◆ EXCERPT PROVIDED ◆
Oliver breastfeeding. Oliver at five dressed in a tutu. Oliver at ten with his pet mouse in his vest pocket, an exquisite re-staging of Leonardo da Vinci’s painting Lady with an Ermine from 1489.
These portraits of Oliver, the son of Catherine Opie, one of the world’s leading photographic artists, are among the highlights of Binding Ties, the first Australian survey exhibition of Opie’s work at the Heide Museum of Modern Art in Melbourne.
All three Oliver portraits use the art historical device of construing the sitter’s identity through allegory. Opie is expert in bringing out photography’s antecedents in the old masters or what we now call legacy media.
Drama and emotion
In the large-scale oval portraits of Opie’s friends and artistic peers, painterly references are repeated photographically. Sharp contrast of light and shadow - the chiaroscuro effect made famous by Caravaggio - creates drama and emotional effect.
In the magnificent Thelma and Duro (2017), an older African American couple are royally illuminated in black space, their eyes staring out of the frame in opposite directions as though they were at odds with each other. Thelma’s fingertips press hard on top of Duro’s right hand, his left hand free to assume the mannerist poise of a Renaissance prince.
In the oval portrait of Rocco (2012) we can see the trace of transition scars beneath “Tender Hearted”, the large breastplate tattoo that runs across the sitter’s chest. Rocco’s portrait visually mirrors the Opie self-portrait in which “Pervert” has been cut into her skin, a scarification ritual that brings out the innate capacity of the human epidermis to record change across time.
Skin is on display in many of the Opie portraits, less as a metonym of race than as a thing that captures our difference from each other and ourselves as we wear and tear and toughen our way through life. Whether acne, stretchmarks and rosacea, or the piercings, tattoos and facial hair in which we electively dress our nakedness, Opie’s camera regards scars as signs of human dignity turned out for shared yet intimate apprehension.
For this reason, it is best to skim the didactic panels that point us towards symbolic meanings and simply look at the people and scenes before us in the way that Opie would have encountered them.
Dykes, drag and trans portraits
At the centre of the exhibition are the iconic portraits Opie created in the 1990s among her queer community in San Francisco and Los Angeles. Photographed against her signature brightly coloured backgrounds are leather dykes, drag performers and transgender friends, including her long-time collaborator Pig Pen.
Opie and her friends resist normative sexuality, gender stereotypes and the binary of gender categories. They use gesture, posture, dress and adornment to assemble ever-shifting identities for her camera.
While it would be easy to view these works with the casualness of contemporary understandings of queer sexuality and gender fluidity, these portraits were made in the 1990s when AIDS was the primary cause of death for Americans aged 25 to 44.
Like the earlier work of Robert Mapplethorpe and Nan Goldin, Opie’s portraits took a leading role in bestowing agency to the queer community by allowing them to see themselves as they wanted to be seen.

◆ DATA ◆
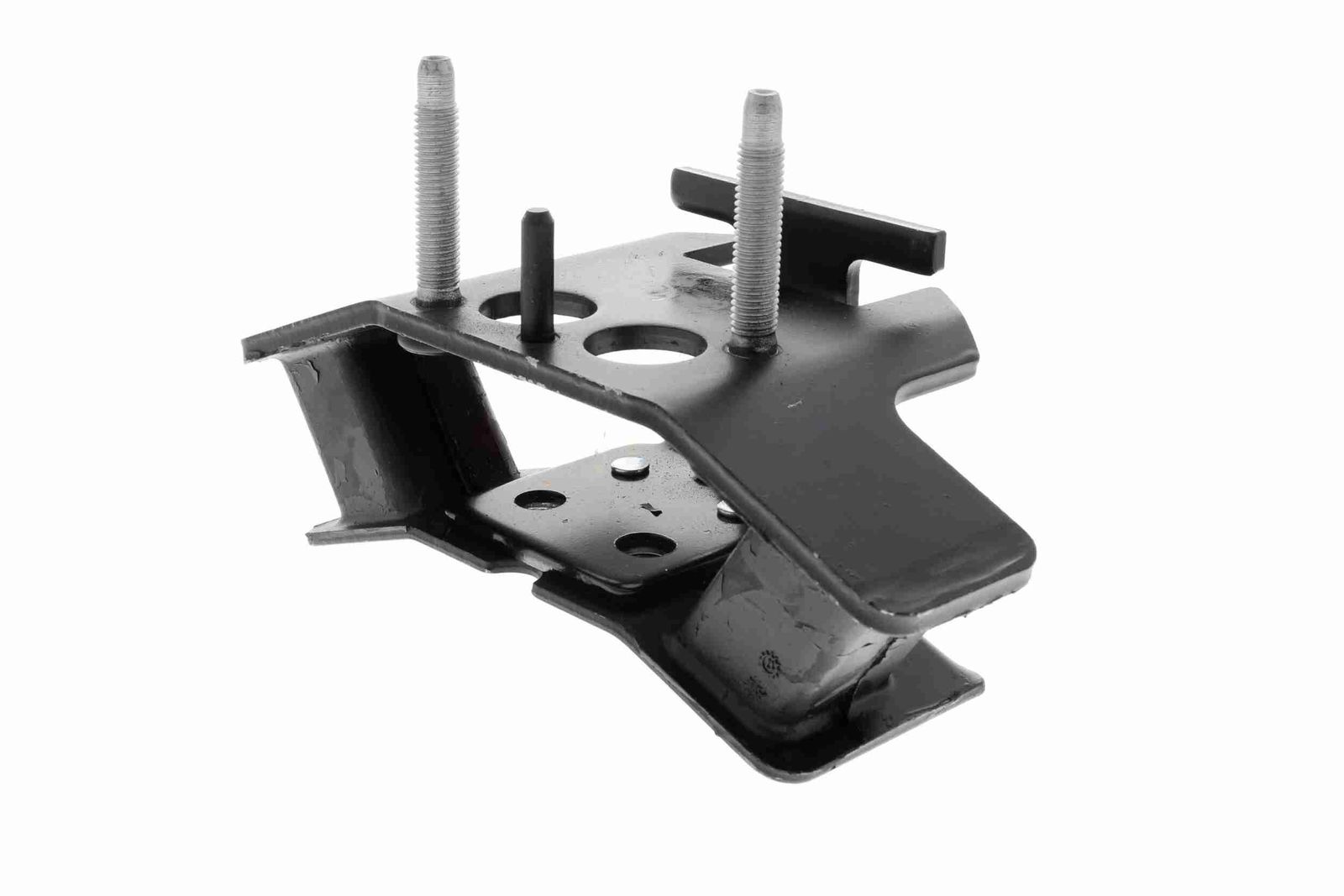 Suspension, boîte automatique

◆ INSTRUCTIONS TO FOLLOW ◆
Reproduce word for word the passage of the Catherine Opie exhibition text from "Dykes, drag and" up to and including "collaborator Pig Pen.". Rely solely on the text about Catherine Opie's exhibition.

◆ OUTPUT OF THE EXERCISE ◆
Dykes, drag and trans portraits
At the centre of the exhibition are the iconic portraits Opie created in the 1990s among her queer community in San Francisco and Los Angeles. Photographed against her signature brightly coloured backgrounds are leather dykes, drag performers and transgender friends, including her long-time collaborator Pig Pen.